▶
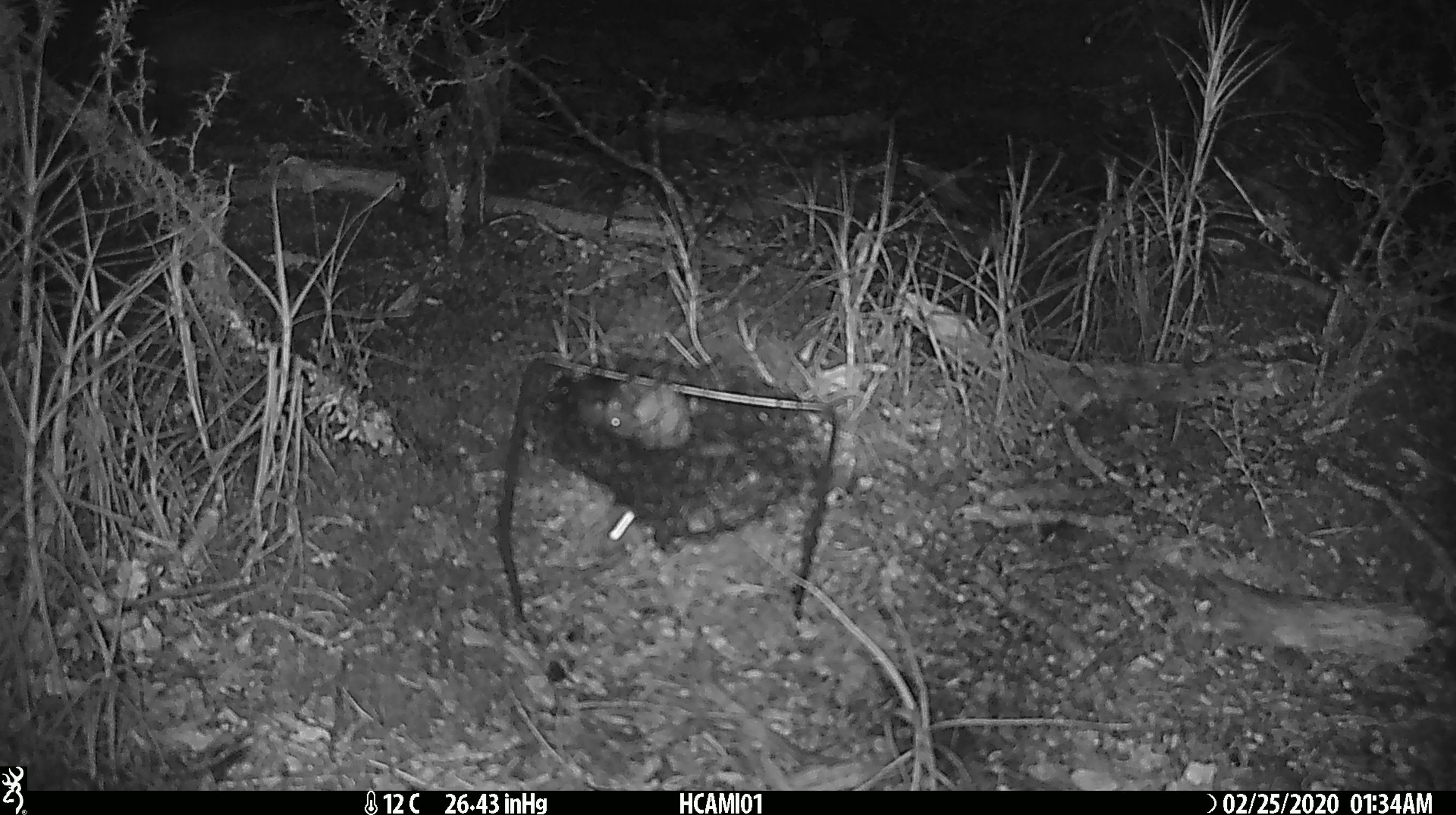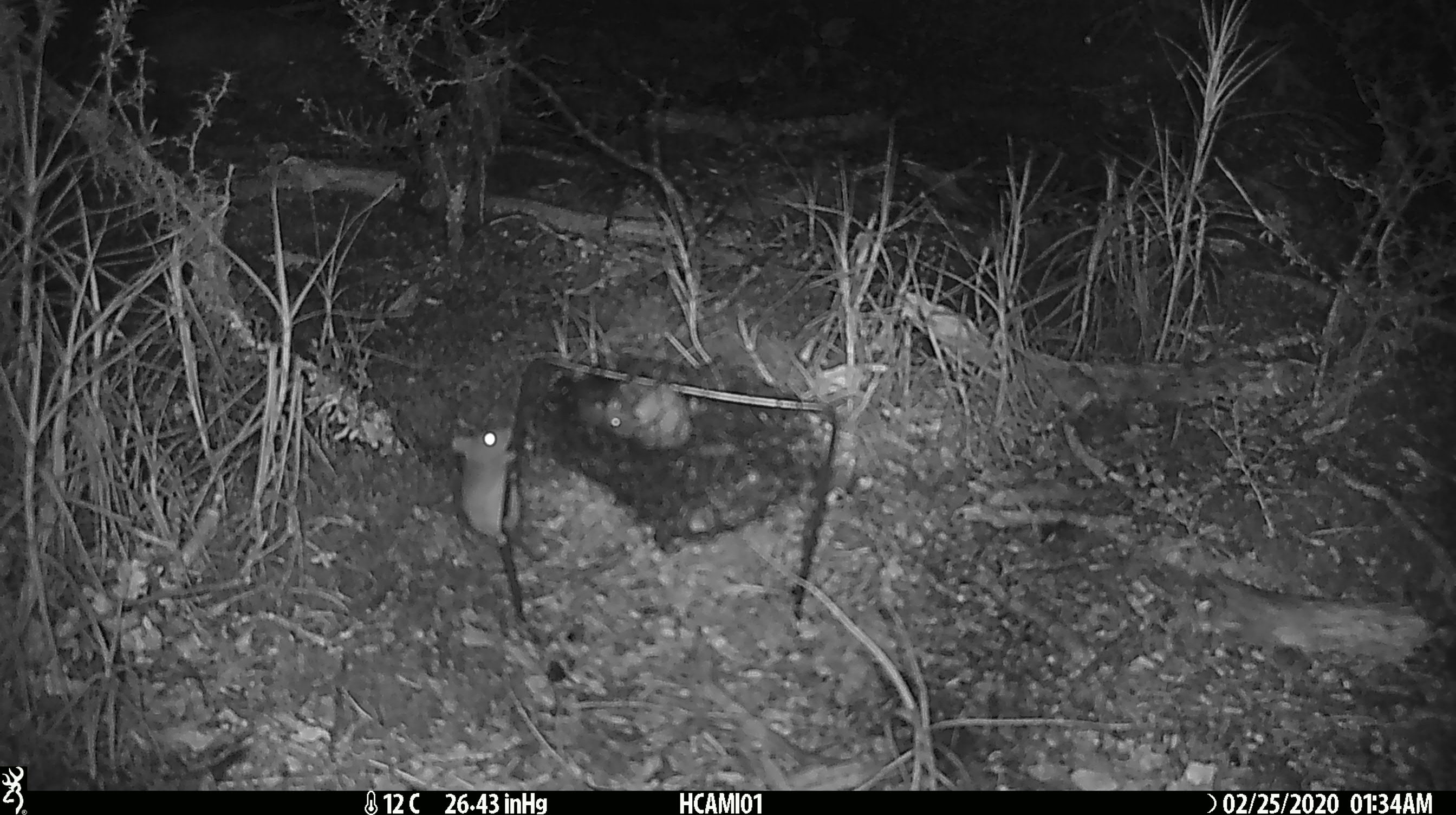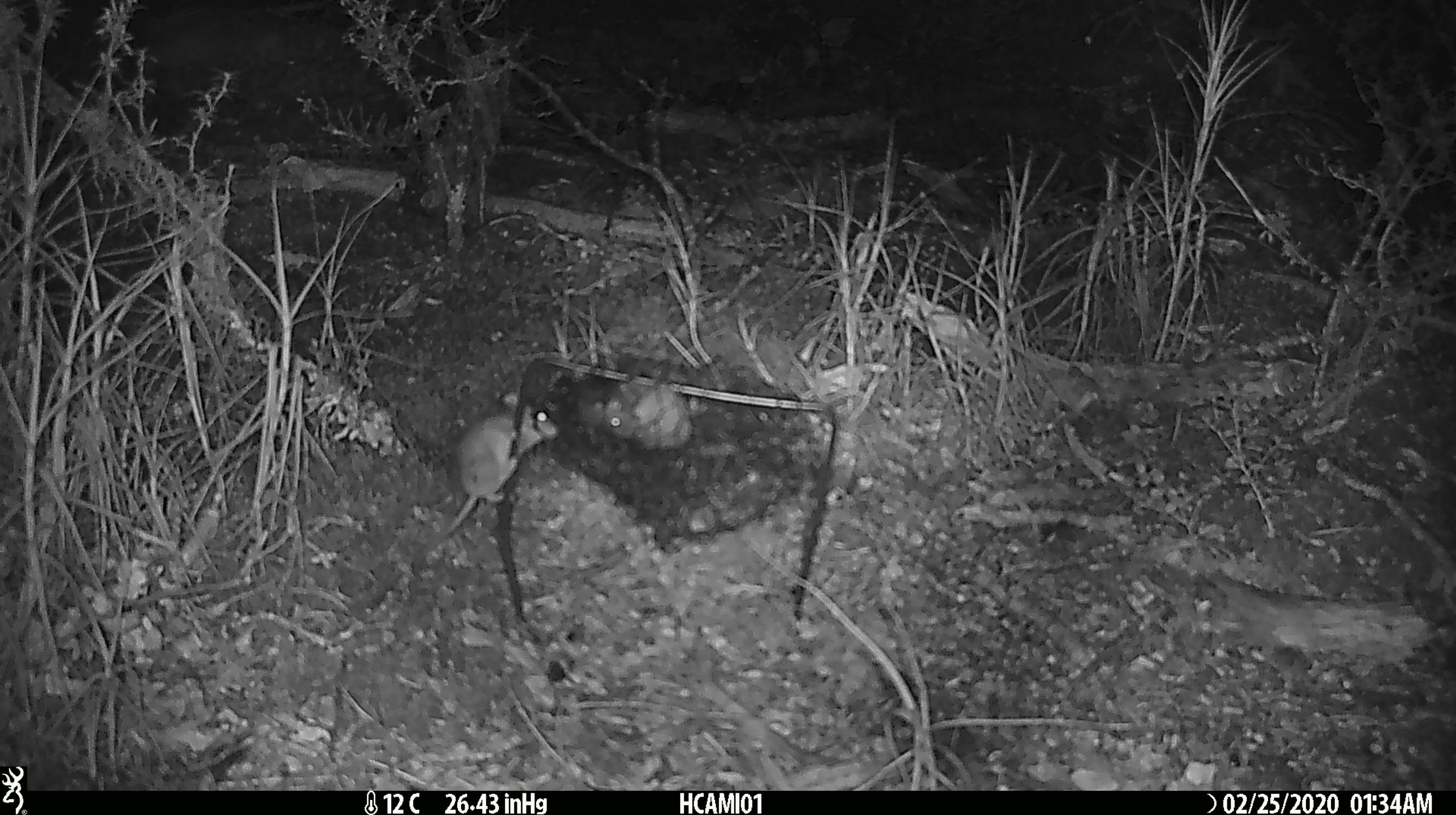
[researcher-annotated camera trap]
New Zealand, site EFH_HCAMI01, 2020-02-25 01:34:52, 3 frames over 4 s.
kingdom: Animalia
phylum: Chordata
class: Mammalia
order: Rodentia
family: Muridae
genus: Mus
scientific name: Mus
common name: mouse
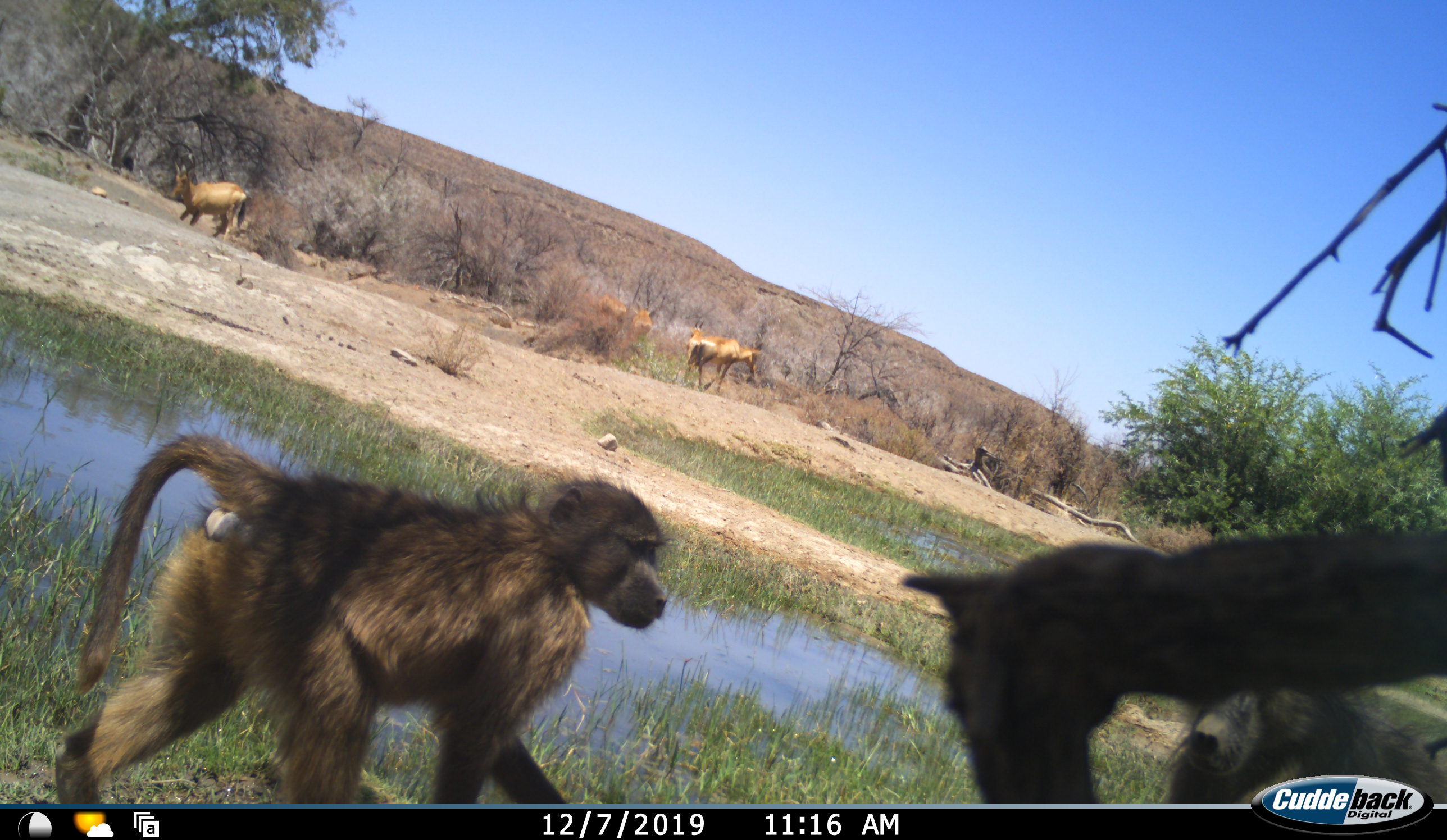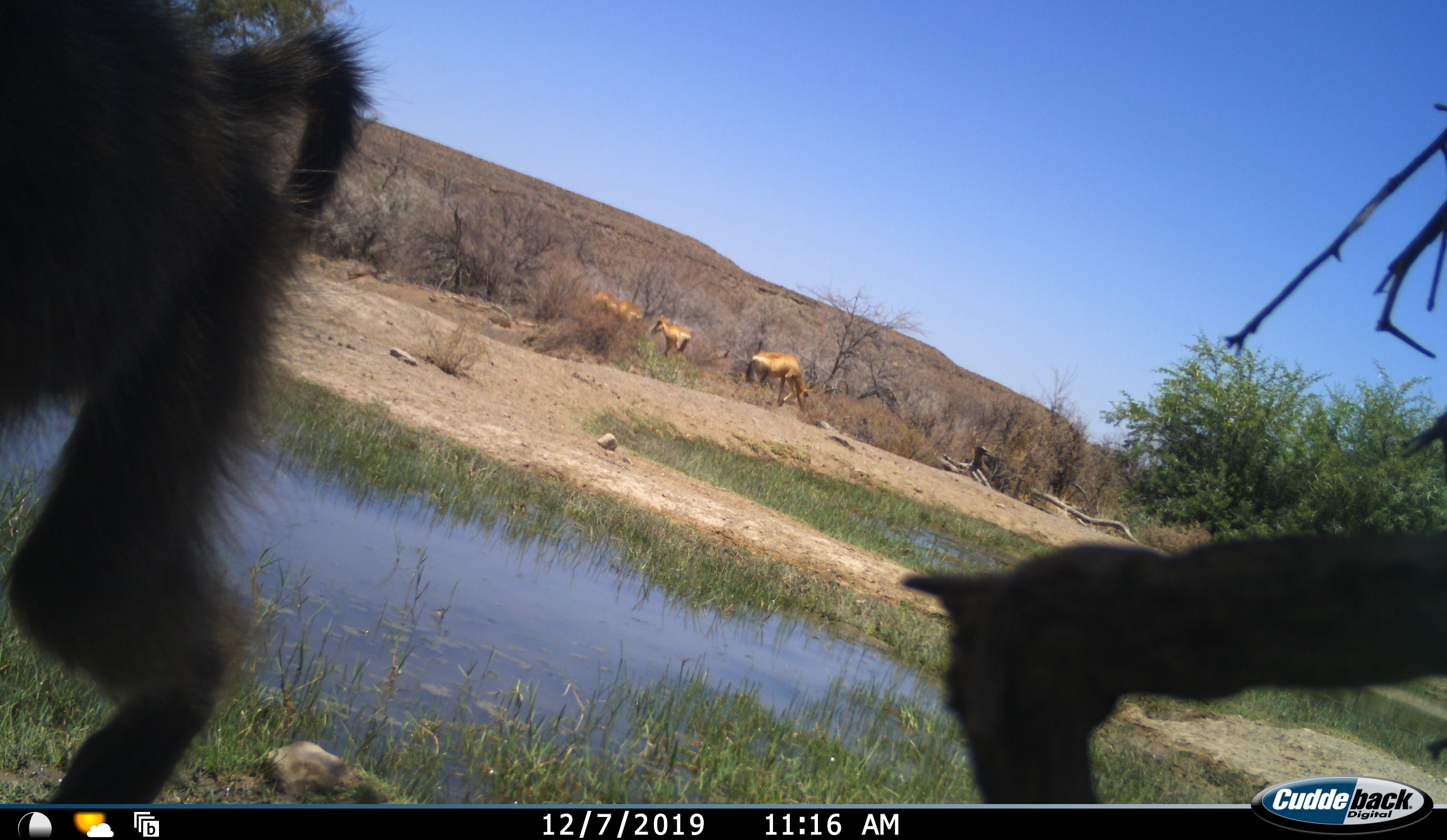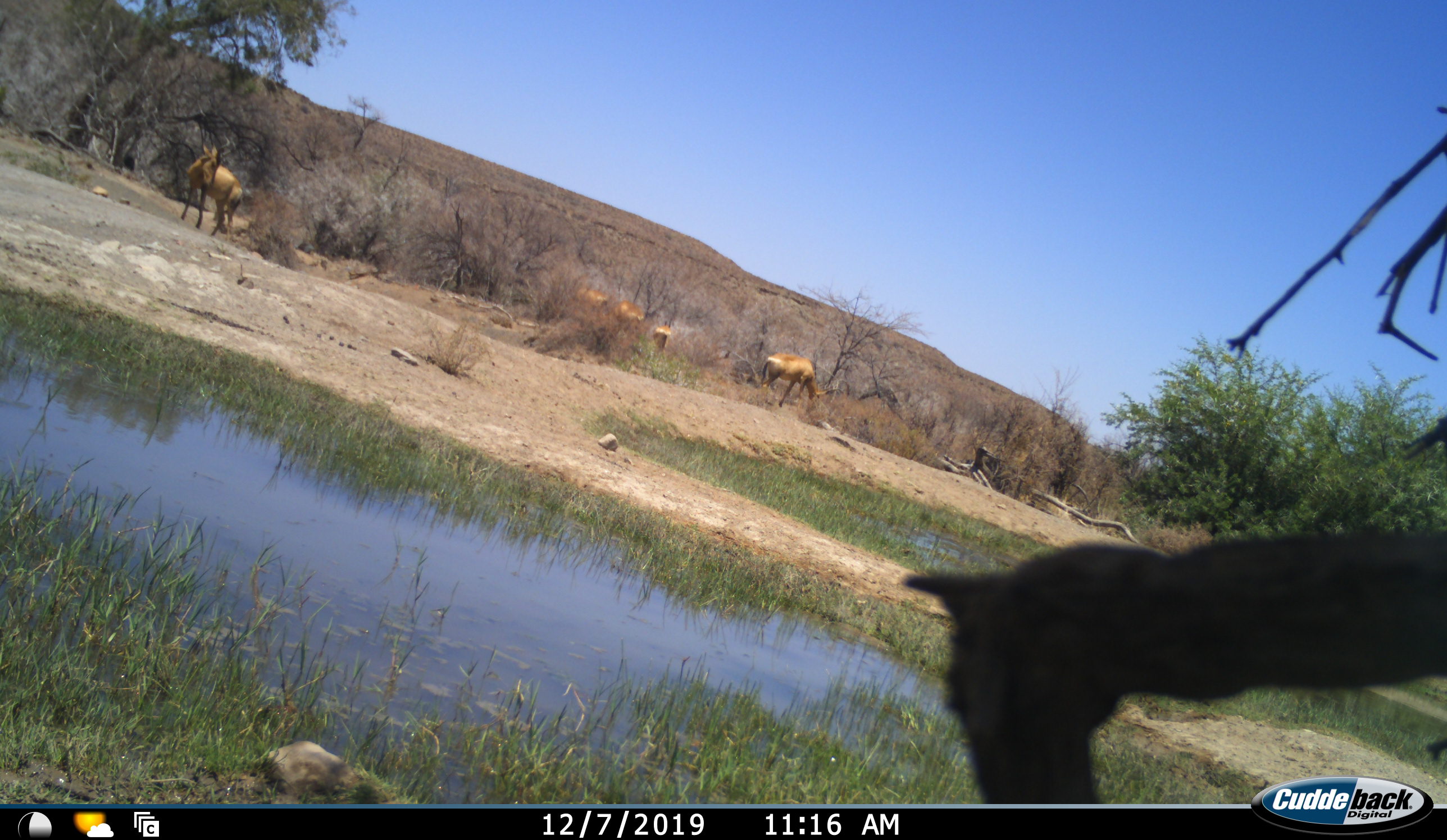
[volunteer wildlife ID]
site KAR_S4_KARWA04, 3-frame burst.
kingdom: Animalia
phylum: Chordata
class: Mammalia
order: Primates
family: Cercopithecidae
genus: Papio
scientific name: Papio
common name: baboon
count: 2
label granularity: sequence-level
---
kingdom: Animalia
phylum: Chordata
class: Mammalia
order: Artiodactyla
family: Bovidae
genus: Alcelaphus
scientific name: Alcelaphus buselaphus caama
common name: red hartebeest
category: hartebeestred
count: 5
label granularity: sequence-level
◀
What is required
Within the entries above, find every line where the string "name" occurs, and copy it.

Your solution
scientific name: Mus
common name: mouse
scientific name: Papio
common name: baboon
scientific name: Alcelaphus buselaphus caama
common name: red hartebeest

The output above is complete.